# [Text segment]
++++++

Linear motion systems are found inside countless machines including precision laser cutting systems, laboratory automation equipment, semiconductor fabrication machines, CNC machines, factory automation, and many others too numerous to list. They range from the relatively simple such as an inexpensive seat actuator in a passenger vehicle, to a complex, multi-axis coordinate system complete with control and drive electronics for closed-loop positioning. No matter how simple or complex the linear motion system, at the most basic level, they all have one thing in common: moving a load through a linear distance in a specific amount of time.

Figure 1. Brush, brushless, and stepper motors are available in many shapes and sizes.
One of the most common questions when designing a linear motion system centers on motor technology. Once the technology is chosen, the motor needs to be sized to meet the demands of load acceleration, overcoming friction in the system, and overcoming the effect of gravity, all while maintaining a safe maximum operating temperature. The torque, speed, power, and positioning capability of the motor are a function of the motor design, coupled with the drive and control.

What Motor Should I Start With?

There are a lot of application questions to consider when designing a linear motion system using a particular motor technology. An exhaustive explanation of the entire process is beyond the scope of this article. The intent is to get you thinking about asking the right questions when talking with a motor supplier.

++++++

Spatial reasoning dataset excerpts
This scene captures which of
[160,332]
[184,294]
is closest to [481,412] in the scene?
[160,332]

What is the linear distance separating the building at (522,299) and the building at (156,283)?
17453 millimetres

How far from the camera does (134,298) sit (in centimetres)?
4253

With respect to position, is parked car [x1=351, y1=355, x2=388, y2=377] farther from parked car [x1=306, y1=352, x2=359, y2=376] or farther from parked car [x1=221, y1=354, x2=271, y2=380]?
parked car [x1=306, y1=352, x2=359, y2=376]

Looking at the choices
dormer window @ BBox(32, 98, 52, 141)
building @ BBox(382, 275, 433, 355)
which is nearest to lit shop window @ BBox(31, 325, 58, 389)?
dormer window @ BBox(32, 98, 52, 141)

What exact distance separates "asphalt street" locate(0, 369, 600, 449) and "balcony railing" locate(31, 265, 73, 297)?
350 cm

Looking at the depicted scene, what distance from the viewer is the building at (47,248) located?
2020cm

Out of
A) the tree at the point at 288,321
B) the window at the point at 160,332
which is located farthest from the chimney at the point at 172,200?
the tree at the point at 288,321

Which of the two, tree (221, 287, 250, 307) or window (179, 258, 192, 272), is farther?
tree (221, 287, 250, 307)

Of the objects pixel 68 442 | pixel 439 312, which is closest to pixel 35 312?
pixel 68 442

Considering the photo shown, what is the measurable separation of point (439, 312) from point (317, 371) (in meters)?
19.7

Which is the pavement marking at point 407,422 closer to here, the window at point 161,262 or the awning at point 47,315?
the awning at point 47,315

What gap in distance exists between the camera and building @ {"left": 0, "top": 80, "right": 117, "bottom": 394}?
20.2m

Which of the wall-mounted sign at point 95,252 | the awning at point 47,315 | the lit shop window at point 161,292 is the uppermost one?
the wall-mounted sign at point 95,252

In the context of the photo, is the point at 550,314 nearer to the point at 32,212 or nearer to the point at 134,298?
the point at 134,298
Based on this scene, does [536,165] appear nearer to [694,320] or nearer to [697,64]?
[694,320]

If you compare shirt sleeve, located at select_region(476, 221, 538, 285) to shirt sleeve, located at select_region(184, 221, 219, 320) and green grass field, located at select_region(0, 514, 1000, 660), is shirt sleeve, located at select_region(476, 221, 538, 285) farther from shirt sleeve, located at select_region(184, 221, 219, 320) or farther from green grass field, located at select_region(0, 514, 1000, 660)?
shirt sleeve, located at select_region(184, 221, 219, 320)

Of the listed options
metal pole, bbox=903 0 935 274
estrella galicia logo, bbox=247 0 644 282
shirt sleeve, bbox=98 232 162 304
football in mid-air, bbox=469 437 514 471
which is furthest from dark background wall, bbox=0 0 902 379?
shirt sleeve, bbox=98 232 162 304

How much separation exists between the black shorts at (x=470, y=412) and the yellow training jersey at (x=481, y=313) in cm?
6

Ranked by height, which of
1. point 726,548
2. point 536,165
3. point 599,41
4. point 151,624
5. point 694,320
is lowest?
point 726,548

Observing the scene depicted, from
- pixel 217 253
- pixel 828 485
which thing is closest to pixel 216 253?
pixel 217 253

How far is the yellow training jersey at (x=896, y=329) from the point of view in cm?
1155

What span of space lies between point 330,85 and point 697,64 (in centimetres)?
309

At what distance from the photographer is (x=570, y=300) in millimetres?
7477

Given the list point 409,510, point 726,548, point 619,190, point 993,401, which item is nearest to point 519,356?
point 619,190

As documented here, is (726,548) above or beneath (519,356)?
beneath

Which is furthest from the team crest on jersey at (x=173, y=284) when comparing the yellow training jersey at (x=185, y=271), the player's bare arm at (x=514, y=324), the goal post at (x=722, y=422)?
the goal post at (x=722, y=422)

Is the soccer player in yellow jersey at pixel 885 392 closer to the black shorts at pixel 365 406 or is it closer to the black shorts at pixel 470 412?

++++++

# [The tasks]
(a) Decide whether each statement agrees with the linear motion text, answering yes or no and quoting the words from the text that settle it: (i) Linear motion systems are used in semiconductor fabrication machines. (ii) The article sets out to explain the entire design process in full. (iii) Sizing the motor involves overcoming the effect of gravity.
(b) Resume the linear motion text from its final sentence, carrying the discussion forward.
These records have no connection to the linear motion text.

# [In response]
(a)
(i) Yes: "semiconductor fabrication machines"
(ii) No: "An exhaustive explanation of the entire process is beyond the scope of this article."
(iii) Yes: "overcoming the effect of gravity"

(b)
There is no such thing as the best motor for every application, but rather the best motor for a particular application. In the vast majority of incremental motion applications, the choice will either be a stepper motor, brush DC motor, or brushless DC motor (Figure 1). The most complex motion systems may use linear motors coupled directly to the load, avoiding the need for mechanical power conversion; there’s no need for translation through a lead screw/ball screw, gearbox, or pulley system. Although maximum accuracy, repeatability, and positioning resolution can be achieved with coreless direct-drive linear servo systems, they are the highest cost and complexity when compared with rotary motors. An architecture using rotary motors is much less expensive, and will meet the majority of linear motion applications; however, some means of “rotary-to-linear” conversion (and as a result, power conversion) is needed to drive the load.

Figure 2. Block diagram showing a basic linear system using a BLDC gear motor.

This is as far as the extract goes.